The DEA declined to comment on the letter from the Pain & Policy group or the criticism of its new notice in the Federal Register. Regarding the original FAQ document, spokesman Ed Childress said "it was meant to be a general guideline, not an official statement of the agency."

In the Federal Register statement, the DEA did acknowledge that chronic pain is a serious problem for many Americans and said most doctors prescribe controlled painkillers legitimately. The agency said it would address that aspect in more detail in the future.

"The document will be aimed at providing guidance and reassurance to physicians who engage in legitimate pain treatment while deterring the unlawful conduct of a small number of physicians and other DEA registrants who exploit the term 'pain treatment' as a pretext to engage in prescription drug trafficking," the statement said.

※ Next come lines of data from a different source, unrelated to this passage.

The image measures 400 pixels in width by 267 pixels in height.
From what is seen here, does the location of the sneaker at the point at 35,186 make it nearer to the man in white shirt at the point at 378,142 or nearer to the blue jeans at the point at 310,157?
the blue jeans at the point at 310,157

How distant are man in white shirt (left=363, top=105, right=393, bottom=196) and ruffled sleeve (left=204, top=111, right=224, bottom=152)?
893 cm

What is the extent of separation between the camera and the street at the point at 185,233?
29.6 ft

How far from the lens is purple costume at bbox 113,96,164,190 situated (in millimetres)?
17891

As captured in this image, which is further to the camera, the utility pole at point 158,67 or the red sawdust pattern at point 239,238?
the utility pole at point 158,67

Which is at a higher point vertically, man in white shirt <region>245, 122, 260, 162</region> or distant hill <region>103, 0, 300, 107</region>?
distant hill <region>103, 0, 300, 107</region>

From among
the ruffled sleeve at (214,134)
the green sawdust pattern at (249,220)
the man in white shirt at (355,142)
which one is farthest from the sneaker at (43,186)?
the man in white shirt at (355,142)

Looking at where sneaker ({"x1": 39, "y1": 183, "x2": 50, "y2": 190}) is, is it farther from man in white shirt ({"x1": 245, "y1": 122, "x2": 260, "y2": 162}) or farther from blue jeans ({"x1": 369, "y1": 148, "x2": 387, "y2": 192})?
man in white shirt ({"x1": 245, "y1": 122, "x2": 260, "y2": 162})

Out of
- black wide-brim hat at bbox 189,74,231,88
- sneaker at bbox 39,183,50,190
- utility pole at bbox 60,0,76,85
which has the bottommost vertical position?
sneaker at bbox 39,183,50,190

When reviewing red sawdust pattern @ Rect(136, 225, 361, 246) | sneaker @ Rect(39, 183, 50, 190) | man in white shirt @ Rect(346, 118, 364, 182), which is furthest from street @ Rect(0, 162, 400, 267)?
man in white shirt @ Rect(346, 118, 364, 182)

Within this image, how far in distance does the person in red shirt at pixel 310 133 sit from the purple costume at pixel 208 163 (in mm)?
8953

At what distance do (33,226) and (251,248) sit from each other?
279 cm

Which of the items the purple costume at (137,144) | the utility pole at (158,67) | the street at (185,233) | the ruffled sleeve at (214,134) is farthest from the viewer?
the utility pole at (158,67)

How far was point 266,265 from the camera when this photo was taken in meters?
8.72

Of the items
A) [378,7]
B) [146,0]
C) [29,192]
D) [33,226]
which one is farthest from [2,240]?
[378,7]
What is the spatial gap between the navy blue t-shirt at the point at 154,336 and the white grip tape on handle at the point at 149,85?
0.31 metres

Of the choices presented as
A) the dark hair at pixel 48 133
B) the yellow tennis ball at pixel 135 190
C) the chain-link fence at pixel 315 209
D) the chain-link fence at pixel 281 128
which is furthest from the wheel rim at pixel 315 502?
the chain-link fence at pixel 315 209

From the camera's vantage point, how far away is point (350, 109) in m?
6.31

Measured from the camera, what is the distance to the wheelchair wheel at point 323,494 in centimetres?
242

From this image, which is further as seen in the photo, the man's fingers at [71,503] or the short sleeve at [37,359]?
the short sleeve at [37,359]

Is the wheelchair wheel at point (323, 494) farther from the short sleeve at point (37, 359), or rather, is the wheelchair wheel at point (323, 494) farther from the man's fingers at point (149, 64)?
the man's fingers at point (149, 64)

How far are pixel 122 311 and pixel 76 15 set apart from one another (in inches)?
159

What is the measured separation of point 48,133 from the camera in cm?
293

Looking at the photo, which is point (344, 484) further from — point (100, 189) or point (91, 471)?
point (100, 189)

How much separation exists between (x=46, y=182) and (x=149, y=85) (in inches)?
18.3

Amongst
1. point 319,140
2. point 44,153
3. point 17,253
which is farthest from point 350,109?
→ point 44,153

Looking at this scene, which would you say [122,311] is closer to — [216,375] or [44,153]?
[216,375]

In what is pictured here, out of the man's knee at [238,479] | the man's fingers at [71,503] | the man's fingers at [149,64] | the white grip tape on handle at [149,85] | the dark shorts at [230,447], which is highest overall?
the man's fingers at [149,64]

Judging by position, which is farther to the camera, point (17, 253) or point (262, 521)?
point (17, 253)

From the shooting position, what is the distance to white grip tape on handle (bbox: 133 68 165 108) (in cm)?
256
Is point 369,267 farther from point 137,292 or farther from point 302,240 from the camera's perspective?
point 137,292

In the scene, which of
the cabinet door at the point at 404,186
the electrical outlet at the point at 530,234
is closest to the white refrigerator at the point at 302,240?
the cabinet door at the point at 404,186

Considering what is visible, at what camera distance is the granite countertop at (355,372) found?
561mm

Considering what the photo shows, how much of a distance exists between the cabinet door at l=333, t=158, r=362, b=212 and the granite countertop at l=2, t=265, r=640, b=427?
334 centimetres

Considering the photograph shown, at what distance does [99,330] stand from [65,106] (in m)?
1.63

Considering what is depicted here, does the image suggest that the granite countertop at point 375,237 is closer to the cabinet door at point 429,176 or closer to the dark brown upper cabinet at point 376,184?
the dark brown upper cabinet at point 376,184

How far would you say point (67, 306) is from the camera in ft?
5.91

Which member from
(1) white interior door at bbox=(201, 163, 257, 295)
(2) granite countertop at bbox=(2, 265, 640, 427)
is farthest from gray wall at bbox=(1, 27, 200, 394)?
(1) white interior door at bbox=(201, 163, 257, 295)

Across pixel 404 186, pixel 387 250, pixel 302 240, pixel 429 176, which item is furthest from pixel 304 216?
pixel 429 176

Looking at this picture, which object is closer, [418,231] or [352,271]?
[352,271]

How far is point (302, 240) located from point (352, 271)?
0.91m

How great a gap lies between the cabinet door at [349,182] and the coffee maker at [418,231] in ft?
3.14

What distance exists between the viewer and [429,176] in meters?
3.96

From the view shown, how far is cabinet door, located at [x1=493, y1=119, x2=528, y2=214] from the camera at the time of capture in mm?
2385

What concerns experts such as Joranson and Portenoy is that they thought the collaborative process leading up to the issuing of the FAQ guidelines had done precisely that.

Advocates for aggressive pain management said the DEA's abrupt turnaround appeared to have been triggered when defense lawyers tried to introduce the earlier pain guidelines in the trial of Hurwitz, the McLean doctor, in late September.

The DEA took the document off its Web site soon after. About two weeks later, U.S. Attorney Paul J. McNulty, who is prosecuting Hurwitz, filed a motion asking that the guidelines be excluded as evidence, saying that they do "not have the force and effect of law." U.S. District Judge Leonard D. Wexler ruled in favor of the government.